On Tuesday, the State Land Office announced it executed a long-term lease earlier this month with Affordable Solar for the first-ever creation of a community solar project on state land.

 

The planned solar array will take up nearly 80 acres of state land in Valencia County and should generate about 5 megawatts of solar energy annually at maximum capacity.

 

That’s enough to power around 1,000 homes in a year for customers of the Public Service Company of New Mexico, per estimates by the State Land Office.

 

Dylan Connelly, director of commercial and community solar at Affordable Solar, told the Journal his company expects to begin construction in the first quarter of 2025. He also said Affordable Solar hopes to begin outreach efforts to get people signed up for the community solar program in the next few months.

 

Connelly said the State Land Office’s support “is helping us bring renewable energy to underserved and low-income communities, and we’re excited about what this project will accomplish.”

 

The announcement comes after numerous delays with a community solar program that lawmakers approved in 2021 with the Community Solar Act.

 

It took months of back-and-forth with the New Mexico Public Regulation Commission and investor-owned utilities — mandated by law to participate in the program — on how community solar would work, working through alleged technical errors in the process of choosing solar developers and attempts to solve an outstanding issue of $120 million needed for power grid upgrades — though recently announced federal dollars will help with that.

 

The debate over the community solar rollout even made it to the New Mexico Supreme Court, with the state’s three investor-owned utilities — PNM, El Paso Electric and Southwestern Public Service Co. — arguing about how billing under the program should work.

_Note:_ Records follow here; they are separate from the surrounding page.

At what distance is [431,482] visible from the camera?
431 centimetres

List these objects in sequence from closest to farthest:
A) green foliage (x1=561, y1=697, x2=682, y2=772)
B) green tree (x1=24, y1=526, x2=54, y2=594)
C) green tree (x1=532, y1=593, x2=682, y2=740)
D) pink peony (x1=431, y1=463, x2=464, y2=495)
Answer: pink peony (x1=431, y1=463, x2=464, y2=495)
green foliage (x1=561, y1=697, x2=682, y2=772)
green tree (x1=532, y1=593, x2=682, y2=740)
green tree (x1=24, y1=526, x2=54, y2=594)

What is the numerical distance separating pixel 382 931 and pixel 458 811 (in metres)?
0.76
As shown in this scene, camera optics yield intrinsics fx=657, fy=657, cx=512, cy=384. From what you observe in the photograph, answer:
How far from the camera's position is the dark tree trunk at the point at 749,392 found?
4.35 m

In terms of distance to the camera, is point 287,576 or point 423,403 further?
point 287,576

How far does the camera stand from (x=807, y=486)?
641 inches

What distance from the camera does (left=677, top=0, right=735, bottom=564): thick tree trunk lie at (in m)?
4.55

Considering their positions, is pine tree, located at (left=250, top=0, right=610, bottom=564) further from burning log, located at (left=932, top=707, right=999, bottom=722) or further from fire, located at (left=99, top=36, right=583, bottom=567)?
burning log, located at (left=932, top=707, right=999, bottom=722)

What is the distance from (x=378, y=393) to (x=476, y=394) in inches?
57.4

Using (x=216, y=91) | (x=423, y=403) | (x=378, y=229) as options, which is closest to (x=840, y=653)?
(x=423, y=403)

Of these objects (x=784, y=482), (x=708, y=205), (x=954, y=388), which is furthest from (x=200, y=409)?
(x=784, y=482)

The court ultimately upheld the PRC’s rules on billing.

 

Tuesday’s State Land Office lease announcement aims to expand community solar access alongside the programs that will come with the Community Solar Act.

 

The State Land Office plans to hold 10 more community solar auctions in the next few months, according to a news release from the state agency.

 

Public Lands Commissioner Stephanie Garcia Richard said in a statement this is proof that state lands can be utilized to help meet New Mexicans’ needs. At the same time, the Affordable Solar project alone is expected to generate $2.7 million for the state’s public schools over the lifetime of the lease, according to the State Land Office.

 

The state so far has 13 active long-term solar leases adding up to nearly 400 megawatts in total capacity, excluding the new one with Affordable Solar.

 

“This is a historic moment in New Mexico’s renewable energy journey,” Garcia Richard said.

 

The PRC announced in August that nine community solar projects finalized interconnection agreements with utilities, allowing solar developers the ability to transmit energy from farms to homes later on.

 

“Having these signed interconnection agreements in place is exciting news and moves us closer to seeing this valuable program come online,” PRC Chief of Staff Cholla Khoury said then in a statement. “Keeping this momentum going is essential to providing more New Mexicans with access to solar generation.”

 

About a quarter of the projects have interconnection agreements, a PRC spokesperson said. No customers are yet signed up for the program.